Dubai looks like it will successfully raise several billion dollars of debt from the international capital markets in November.

Although it is trying to access debt markets without a published rating, the bond issue has forced at least a gesture of transparency from the notoriously secretive emirate.

The prospectus for the bond issue states that Dubai is under no obligation to stand behind the debts of quasi-governmental companies, such as Dubai World and Dubai Holding.

It also says the government sees its debts as amounting to $21.9bn, far below the $84.7bn that analysts, such as Egypt’s EFG-Hermes, say is the sum owed by the government and the companies in which it owns a stake.

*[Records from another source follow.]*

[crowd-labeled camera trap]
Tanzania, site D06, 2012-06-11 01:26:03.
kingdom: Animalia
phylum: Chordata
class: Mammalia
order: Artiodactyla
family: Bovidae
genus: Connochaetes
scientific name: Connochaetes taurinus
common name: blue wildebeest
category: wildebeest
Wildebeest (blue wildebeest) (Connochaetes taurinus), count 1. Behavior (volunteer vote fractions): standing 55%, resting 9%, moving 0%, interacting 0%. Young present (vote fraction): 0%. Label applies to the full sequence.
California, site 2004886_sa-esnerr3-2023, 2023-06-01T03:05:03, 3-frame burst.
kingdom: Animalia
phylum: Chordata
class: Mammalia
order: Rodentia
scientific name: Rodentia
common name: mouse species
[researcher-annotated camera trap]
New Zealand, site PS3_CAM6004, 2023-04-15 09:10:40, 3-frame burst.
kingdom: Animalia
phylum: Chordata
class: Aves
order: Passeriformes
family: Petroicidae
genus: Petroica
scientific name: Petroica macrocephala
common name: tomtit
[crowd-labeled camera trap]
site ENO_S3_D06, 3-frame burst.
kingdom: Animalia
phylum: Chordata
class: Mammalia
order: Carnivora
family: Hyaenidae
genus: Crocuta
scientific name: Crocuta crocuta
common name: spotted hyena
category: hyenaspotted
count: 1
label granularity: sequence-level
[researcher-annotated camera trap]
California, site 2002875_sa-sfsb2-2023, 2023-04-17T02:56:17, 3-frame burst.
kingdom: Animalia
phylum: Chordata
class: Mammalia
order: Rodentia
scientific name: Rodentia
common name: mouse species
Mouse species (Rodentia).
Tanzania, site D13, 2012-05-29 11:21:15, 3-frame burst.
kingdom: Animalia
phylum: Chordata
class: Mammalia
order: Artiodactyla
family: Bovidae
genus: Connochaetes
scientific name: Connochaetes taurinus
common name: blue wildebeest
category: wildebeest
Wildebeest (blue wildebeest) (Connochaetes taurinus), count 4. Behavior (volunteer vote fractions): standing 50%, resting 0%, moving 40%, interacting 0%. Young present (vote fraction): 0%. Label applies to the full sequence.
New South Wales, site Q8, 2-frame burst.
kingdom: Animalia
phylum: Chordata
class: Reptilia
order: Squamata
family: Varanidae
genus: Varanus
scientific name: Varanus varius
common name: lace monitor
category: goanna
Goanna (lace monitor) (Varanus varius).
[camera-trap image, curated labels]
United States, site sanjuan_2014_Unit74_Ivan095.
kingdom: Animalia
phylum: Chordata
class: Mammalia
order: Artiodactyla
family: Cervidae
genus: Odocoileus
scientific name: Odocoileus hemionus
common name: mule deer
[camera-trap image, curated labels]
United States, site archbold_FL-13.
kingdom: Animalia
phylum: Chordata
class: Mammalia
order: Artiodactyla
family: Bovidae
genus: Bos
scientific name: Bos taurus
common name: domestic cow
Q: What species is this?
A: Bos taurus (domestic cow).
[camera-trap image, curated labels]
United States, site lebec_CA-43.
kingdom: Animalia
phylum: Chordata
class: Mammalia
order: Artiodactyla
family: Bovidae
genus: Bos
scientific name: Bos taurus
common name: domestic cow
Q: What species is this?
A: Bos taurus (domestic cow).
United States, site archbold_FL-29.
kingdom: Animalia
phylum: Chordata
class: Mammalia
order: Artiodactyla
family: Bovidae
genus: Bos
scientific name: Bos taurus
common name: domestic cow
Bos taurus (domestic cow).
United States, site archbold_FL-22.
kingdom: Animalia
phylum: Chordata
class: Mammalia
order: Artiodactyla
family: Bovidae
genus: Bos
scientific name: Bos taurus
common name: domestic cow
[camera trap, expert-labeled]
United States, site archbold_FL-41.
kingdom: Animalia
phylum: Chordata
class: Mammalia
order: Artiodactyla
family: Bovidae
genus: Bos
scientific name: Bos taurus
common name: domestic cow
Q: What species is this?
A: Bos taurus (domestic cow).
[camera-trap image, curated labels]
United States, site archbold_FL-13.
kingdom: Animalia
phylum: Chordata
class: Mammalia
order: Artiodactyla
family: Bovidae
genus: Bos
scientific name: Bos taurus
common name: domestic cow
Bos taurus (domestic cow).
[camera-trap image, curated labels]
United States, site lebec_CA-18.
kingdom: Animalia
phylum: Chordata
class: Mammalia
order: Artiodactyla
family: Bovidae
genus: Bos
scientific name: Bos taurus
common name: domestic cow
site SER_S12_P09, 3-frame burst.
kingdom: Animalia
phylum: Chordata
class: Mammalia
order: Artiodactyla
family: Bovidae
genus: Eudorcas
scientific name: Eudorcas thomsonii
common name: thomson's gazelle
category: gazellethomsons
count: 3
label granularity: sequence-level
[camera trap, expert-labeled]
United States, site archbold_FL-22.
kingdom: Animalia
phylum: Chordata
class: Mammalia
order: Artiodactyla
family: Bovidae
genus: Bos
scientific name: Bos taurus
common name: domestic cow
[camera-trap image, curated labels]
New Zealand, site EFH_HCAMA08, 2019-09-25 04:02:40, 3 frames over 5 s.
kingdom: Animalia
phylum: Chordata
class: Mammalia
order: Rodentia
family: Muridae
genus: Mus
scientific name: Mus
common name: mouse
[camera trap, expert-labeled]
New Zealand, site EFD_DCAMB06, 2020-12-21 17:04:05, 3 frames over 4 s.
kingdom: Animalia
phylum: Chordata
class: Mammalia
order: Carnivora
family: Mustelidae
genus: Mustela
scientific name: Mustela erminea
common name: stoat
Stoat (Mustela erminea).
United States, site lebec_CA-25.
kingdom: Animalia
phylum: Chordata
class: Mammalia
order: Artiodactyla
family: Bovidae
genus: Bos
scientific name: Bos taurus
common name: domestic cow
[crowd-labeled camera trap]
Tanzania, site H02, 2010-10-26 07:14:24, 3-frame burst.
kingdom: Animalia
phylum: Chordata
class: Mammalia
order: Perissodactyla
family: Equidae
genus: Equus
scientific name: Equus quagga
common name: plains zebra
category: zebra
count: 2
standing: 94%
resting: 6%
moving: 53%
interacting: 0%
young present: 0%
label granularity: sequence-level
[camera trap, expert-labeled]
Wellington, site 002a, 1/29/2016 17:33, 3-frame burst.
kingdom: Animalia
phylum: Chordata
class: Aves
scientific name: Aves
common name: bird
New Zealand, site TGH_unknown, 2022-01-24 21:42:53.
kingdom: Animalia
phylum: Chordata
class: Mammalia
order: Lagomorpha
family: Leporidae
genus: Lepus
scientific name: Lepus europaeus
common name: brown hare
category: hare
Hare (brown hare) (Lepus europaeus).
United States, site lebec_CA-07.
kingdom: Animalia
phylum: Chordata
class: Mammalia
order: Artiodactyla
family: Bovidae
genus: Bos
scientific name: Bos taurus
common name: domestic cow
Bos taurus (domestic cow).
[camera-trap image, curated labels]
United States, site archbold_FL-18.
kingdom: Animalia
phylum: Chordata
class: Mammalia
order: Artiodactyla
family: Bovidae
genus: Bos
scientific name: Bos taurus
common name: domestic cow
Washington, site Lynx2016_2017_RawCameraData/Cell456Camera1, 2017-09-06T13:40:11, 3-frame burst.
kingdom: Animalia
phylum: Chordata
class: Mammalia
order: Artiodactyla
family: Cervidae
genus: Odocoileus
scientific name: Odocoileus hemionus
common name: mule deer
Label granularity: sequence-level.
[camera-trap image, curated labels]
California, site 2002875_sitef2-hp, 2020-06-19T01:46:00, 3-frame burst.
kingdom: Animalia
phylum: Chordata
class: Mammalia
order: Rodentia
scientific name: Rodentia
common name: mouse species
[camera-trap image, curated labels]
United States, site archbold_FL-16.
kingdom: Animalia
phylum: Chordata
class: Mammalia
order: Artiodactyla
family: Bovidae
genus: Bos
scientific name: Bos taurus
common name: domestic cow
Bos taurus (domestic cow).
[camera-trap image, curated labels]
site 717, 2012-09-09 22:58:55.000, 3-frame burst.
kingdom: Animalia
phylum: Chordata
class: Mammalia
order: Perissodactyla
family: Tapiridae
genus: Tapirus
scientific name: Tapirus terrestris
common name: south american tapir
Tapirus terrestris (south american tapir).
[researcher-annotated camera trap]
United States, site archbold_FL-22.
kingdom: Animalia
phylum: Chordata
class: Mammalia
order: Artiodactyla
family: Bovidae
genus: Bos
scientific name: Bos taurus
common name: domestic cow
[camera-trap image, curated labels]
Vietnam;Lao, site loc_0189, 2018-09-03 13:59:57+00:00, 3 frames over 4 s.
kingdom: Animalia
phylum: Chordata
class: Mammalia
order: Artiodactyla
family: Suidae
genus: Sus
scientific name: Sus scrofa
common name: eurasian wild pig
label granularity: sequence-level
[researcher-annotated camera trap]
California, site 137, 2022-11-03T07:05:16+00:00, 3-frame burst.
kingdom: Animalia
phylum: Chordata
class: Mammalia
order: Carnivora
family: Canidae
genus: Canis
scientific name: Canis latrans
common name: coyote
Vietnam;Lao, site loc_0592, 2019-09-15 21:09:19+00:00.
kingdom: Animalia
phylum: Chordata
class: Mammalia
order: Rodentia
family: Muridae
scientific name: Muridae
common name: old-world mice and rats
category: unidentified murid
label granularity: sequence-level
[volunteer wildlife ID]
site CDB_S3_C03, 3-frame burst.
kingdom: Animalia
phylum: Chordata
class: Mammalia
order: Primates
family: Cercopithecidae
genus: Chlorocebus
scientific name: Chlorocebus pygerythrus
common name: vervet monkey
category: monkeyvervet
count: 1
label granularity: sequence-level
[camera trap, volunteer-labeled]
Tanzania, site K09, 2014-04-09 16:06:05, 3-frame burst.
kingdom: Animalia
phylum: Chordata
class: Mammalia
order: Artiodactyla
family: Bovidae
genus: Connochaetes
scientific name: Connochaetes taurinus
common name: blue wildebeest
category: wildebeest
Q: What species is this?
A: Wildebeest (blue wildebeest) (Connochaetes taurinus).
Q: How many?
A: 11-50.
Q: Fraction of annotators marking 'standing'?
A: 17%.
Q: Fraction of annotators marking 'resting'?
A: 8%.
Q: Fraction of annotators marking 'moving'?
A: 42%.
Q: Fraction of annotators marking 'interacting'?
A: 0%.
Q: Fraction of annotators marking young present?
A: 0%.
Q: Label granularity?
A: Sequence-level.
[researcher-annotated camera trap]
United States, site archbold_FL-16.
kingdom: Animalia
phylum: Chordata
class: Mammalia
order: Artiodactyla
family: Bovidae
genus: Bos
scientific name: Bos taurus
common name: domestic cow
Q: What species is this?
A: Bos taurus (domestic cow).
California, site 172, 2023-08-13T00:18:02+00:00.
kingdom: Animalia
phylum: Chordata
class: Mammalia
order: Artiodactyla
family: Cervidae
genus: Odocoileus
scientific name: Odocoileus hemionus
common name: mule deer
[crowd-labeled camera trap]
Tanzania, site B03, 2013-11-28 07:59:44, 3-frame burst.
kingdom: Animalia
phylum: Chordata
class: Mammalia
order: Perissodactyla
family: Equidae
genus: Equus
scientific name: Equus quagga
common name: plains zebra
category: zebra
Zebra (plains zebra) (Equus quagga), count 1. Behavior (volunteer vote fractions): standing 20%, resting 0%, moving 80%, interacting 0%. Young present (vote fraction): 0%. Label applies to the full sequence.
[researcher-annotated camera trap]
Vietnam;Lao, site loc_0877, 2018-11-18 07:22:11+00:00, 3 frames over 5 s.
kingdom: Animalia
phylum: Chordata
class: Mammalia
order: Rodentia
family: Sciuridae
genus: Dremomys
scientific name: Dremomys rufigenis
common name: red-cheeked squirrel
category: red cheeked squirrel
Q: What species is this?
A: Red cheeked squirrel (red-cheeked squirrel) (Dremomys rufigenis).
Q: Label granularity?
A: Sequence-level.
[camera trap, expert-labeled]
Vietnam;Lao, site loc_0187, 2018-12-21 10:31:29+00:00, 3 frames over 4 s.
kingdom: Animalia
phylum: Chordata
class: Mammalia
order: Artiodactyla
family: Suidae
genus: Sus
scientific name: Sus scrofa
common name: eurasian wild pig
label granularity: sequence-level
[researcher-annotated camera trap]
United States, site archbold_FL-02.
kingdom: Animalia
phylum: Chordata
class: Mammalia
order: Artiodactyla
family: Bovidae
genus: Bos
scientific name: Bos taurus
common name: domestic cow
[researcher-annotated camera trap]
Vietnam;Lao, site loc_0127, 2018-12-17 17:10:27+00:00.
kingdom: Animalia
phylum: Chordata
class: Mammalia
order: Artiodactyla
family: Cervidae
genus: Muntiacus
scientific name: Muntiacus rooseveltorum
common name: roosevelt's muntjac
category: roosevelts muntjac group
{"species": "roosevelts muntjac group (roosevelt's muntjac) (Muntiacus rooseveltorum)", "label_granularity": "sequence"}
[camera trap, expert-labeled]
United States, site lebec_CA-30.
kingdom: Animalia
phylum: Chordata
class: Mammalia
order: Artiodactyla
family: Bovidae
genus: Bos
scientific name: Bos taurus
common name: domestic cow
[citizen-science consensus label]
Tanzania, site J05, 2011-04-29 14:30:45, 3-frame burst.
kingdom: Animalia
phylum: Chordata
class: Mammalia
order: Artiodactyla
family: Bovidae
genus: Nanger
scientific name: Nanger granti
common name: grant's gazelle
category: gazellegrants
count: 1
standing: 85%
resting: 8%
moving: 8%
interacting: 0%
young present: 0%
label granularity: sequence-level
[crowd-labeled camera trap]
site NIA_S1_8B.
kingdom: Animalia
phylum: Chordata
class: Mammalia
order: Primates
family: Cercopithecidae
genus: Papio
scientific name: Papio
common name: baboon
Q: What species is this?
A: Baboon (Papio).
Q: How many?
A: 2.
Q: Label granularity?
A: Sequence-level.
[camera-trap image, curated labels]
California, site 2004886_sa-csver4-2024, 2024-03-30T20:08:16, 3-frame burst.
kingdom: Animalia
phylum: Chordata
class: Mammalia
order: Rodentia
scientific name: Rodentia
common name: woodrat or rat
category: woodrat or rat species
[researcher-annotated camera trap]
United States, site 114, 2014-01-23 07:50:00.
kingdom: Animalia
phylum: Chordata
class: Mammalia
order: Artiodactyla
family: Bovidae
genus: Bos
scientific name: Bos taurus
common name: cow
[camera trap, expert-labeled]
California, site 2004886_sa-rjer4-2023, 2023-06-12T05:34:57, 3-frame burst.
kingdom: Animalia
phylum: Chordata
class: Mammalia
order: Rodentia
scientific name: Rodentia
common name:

The message will be a relief to potential investors in new debt coming from Dubai’s government, as the statement makes clear that Dubai will give preference to holders of government debt above holders of debt issued by its myriad connected companies.

“Dubai’s approach indicates that it may be starting to take a more commercial view of its state-affiliated businesses”

In the longer term, Dubai’s approach indicates that it may be starting to take a more commercial view of its various state-affiliated businesses, many of which have come undone as a result of the real estate crash and the drying up of liquidity in international markets.

Dubai’s economy needs to consolidate if it is to recover from this recession quickly. It would be detrimental to that recovery if government bailouts and financial support enabled companies to continue to operate based on business models that have been shown to be flawed.

Cutting the strings of government attachment will be a painful process and should prompt some fairly radical restructuring. The bloated real estate sector must become smaller and more efficient.

People’s jobs and reputations will inevitably be lost in the process. But if Dubai is to emerge from the mess that it created, pain is necessary.